As I see it, the real 'happiness crisis' in the US and Europe today is that we are bringing up a whole generation of children who think that there's something wrong with being sad/disappointed/melancholoy from time to time. We award trophies for merely taking part in sports as if no-one must be allowed to 'fail'. We tell our children that they are `brilliant' at everything, when they patently are not, and *could not* be. Our schools (at least k-5 and beyond) and health care professionals appear to be active participants in this 'happiness and achievement delusion'.
When I grew up in the 60s/70s, failure to win at something was greeted with parental guidance such as "never mind, as long as you did your best [get over it]" or, "its taking part that matters [not just winning]". Today, our kids get a silver-colored cup and a certificate of achievement just for showing up.
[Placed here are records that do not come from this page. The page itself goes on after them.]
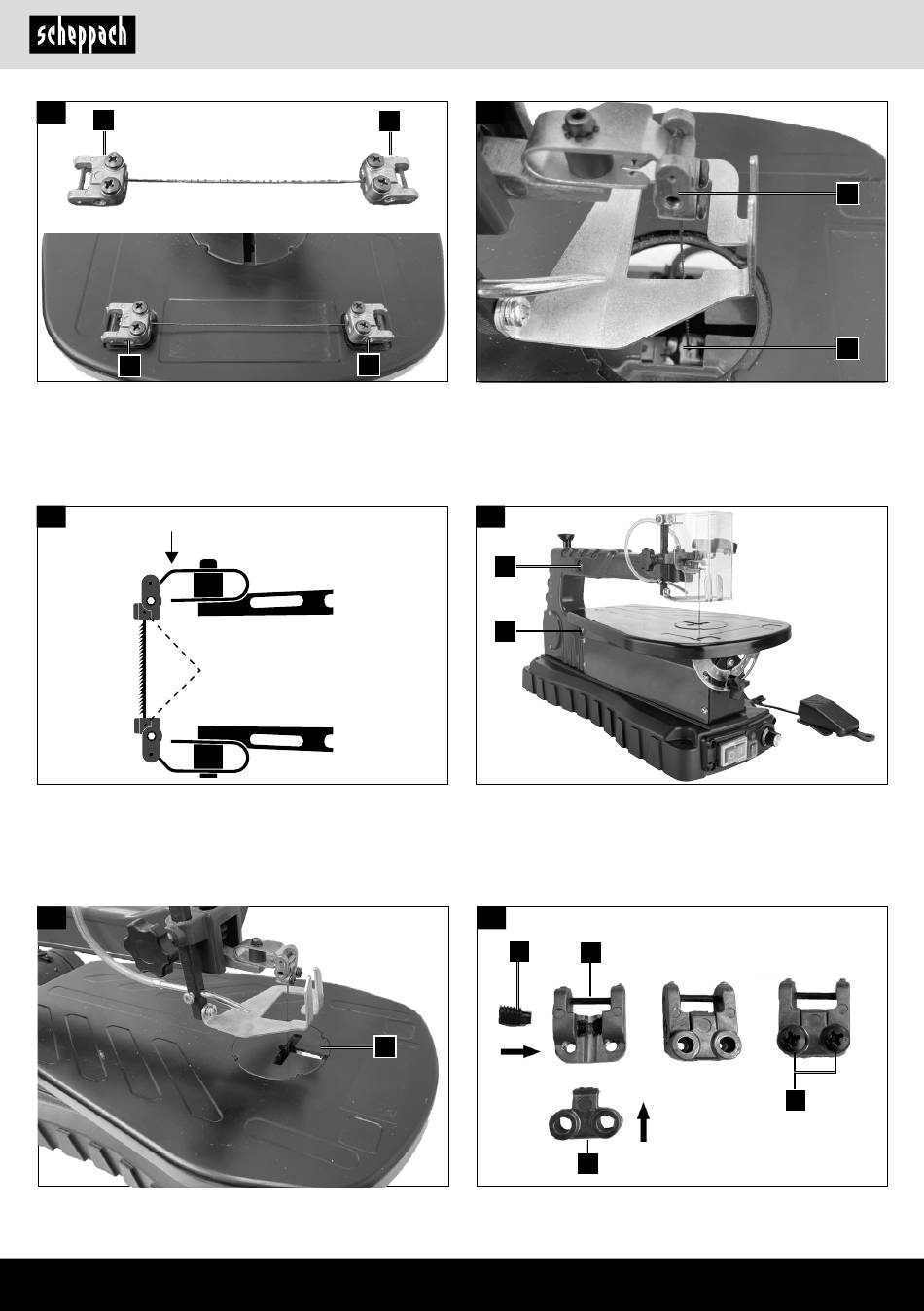 scheppach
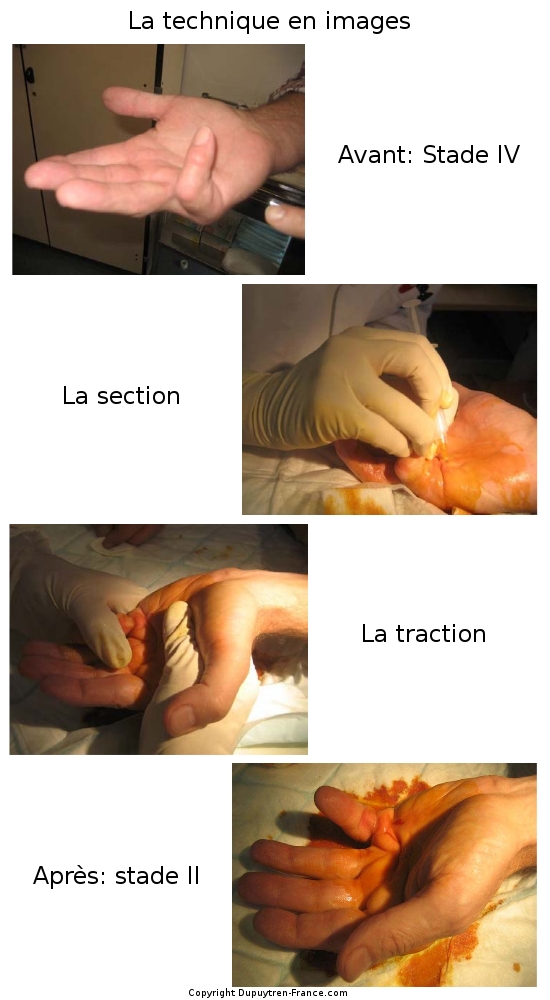 La technique en images

Avant: Stade IV

La section

La traction

Après: stade II

Copyright Dupuytren-France.com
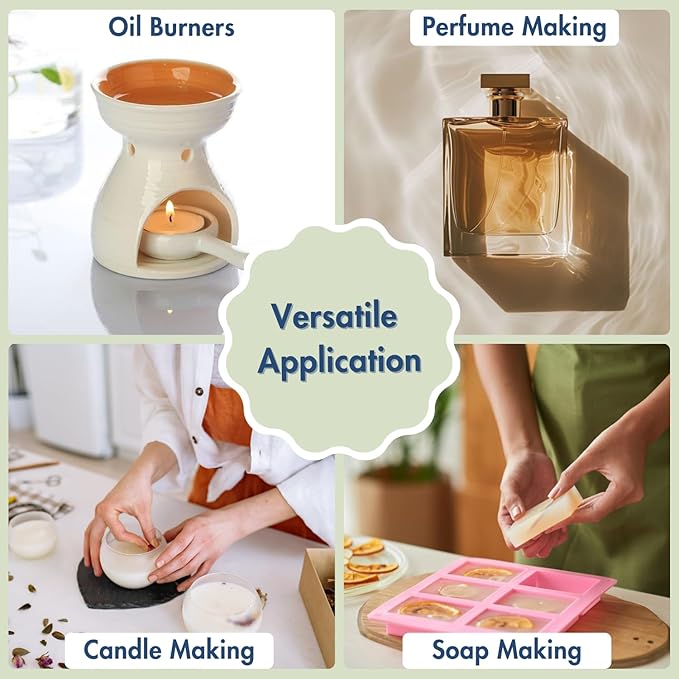 Oil Burners

Perfume Making

Versatile Application

Candle Making

Soap Making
So what happens when it dawns on these children (or young adults) that they aren't destined to play for the Yankees or swim in the Olympics? For some, it appears to be depression and a feeling of lack of self-worth. Why do so my teenagers - particularly girls - harm themselves? Perhaps because we've given them an unrealistic view of themselves in the world: We have failed to impart that it's ok to feel sad sometimes; that's its ok not to look like a fashion model; that its ok to lose sometimes; and, that we can't all be the `best at everything' so long as we give it our best shot. The current parenting solution to this self-created crisis appears to be to pharmacological.
This book could have considered these issues and possible solutions in much more detail, which I had originally thought was part of the thesis.
Still, in my opinion the book certainly deserves three stars for raising a difficult subject and I hope the author follows up with something that's a little less academic.